-- START Given records --

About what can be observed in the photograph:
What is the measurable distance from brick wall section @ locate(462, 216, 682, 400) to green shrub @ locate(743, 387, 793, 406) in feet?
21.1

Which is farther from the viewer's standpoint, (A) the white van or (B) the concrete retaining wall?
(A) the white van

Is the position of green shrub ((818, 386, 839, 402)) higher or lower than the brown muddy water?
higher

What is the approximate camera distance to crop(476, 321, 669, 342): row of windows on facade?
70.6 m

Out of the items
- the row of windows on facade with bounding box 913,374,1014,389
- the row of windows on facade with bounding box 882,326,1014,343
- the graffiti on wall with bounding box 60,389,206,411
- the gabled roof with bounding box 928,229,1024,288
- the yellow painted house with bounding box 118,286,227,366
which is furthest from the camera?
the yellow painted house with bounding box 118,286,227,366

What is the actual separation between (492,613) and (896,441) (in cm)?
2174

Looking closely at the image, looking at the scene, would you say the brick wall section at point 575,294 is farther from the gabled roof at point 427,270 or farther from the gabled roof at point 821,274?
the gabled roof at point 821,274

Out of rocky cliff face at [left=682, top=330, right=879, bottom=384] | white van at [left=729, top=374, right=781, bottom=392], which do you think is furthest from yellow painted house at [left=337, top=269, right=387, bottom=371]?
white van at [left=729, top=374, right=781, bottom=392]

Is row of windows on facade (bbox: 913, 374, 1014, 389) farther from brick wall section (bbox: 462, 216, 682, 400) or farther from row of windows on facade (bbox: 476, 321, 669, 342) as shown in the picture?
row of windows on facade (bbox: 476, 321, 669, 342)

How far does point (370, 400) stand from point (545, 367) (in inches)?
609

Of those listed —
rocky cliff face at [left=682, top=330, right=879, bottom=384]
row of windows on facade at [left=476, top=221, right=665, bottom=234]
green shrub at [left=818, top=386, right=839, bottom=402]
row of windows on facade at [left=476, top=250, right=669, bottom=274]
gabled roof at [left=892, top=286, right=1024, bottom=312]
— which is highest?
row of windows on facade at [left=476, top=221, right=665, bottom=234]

-- END Given records --
-- START Given records --

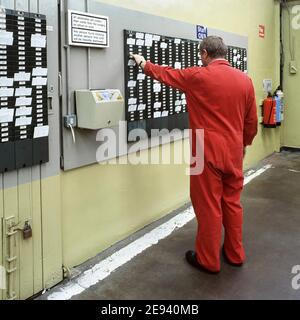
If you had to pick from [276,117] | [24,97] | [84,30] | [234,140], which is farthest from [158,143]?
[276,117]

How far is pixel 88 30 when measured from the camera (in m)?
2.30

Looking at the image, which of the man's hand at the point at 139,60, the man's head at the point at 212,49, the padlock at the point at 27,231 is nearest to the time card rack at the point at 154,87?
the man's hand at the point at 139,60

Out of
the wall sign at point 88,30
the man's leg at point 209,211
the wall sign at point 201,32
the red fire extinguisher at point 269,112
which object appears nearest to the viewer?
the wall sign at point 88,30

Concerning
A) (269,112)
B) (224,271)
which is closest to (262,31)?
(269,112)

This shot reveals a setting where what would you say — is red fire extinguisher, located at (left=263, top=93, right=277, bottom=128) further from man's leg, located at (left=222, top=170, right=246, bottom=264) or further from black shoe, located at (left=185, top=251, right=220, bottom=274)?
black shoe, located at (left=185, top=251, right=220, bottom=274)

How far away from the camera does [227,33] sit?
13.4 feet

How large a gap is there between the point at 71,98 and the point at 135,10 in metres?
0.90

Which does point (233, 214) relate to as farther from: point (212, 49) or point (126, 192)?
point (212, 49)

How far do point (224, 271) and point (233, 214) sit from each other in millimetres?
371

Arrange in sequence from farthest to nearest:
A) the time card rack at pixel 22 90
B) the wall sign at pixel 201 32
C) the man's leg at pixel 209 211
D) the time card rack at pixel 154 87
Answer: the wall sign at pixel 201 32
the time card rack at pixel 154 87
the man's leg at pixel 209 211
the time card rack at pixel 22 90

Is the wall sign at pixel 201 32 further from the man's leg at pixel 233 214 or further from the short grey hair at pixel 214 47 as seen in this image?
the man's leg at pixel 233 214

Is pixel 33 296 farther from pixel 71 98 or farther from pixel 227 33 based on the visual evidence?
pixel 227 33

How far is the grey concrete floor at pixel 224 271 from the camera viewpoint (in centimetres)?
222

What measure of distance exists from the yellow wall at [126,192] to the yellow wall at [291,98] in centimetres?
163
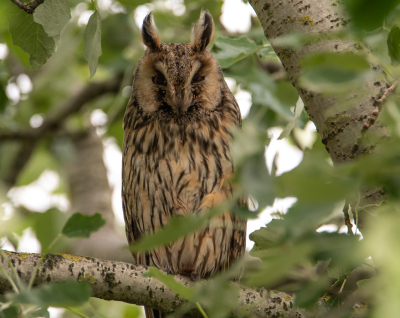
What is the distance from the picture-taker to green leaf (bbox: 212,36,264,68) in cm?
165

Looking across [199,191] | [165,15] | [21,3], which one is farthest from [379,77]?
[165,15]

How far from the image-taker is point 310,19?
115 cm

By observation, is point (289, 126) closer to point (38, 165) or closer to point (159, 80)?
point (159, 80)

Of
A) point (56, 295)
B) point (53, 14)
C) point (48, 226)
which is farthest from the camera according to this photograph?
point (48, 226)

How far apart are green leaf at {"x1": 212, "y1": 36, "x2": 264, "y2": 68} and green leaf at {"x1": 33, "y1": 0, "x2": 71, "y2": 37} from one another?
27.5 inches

-- END Given records --

Quote the entries word for word, beginning with the line containing "Which does point" and continuing through the line containing "27.5 inches". Omit the pictures from your answer.

Which does point (233, 214) relate to as farther from: point (212, 49) or point (126, 192)?
point (212, 49)

How far do point (224, 271) and point (233, 214) sit from each other in millimetres?
371

Arrange in sequence from farthest to nearest:
A) the time card rack at pixel 22 90
B) the wall sign at pixel 201 32
C) the man's leg at pixel 209 211
D) the time card rack at pixel 154 87
Answer: the wall sign at pixel 201 32
the time card rack at pixel 154 87
the man's leg at pixel 209 211
the time card rack at pixel 22 90

Is the wall sign at pixel 201 32 further from the man's leg at pixel 233 214 or further from the short grey hair at pixel 214 47 as seen in this image?
the man's leg at pixel 233 214

Is pixel 33 296 farther from pixel 71 98 or farther from pixel 227 33 based on the visual evidence?
pixel 227 33

How far is the grey concrete floor at pixel 224 271 from the camera viewpoint (in centimetres)?
222

What measure of distance exists from the yellow wall at [126,192] to the yellow wall at [291,98] in centimetres?
163
What is the distance from the picture-taker to green leaf (bbox: 212,36,264,68) in cm?
165

Looking across [199,191] | [165,15] | [21,3], which one is farthest from [379,77]?
[165,15]

How far from the image-taker is point 310,19?
115 cm

By observation, is point (289, 126) closer to point (38, 165) or closer to point (159, 80)?
point (159, 80)

Of
A) point (56, 295)
B) point (53, 14)
C) point (48, 226)
which is farthest from the camera according to this photograph?
point (48, 226)

How far apart are green leaf at {"x1": 212, "y1": 36, "x2": 264, "y2": 68} and green leaf at {"x1": 33, "y1": 0, "x2": 71, "y2": 37} from one another?
27.5 inches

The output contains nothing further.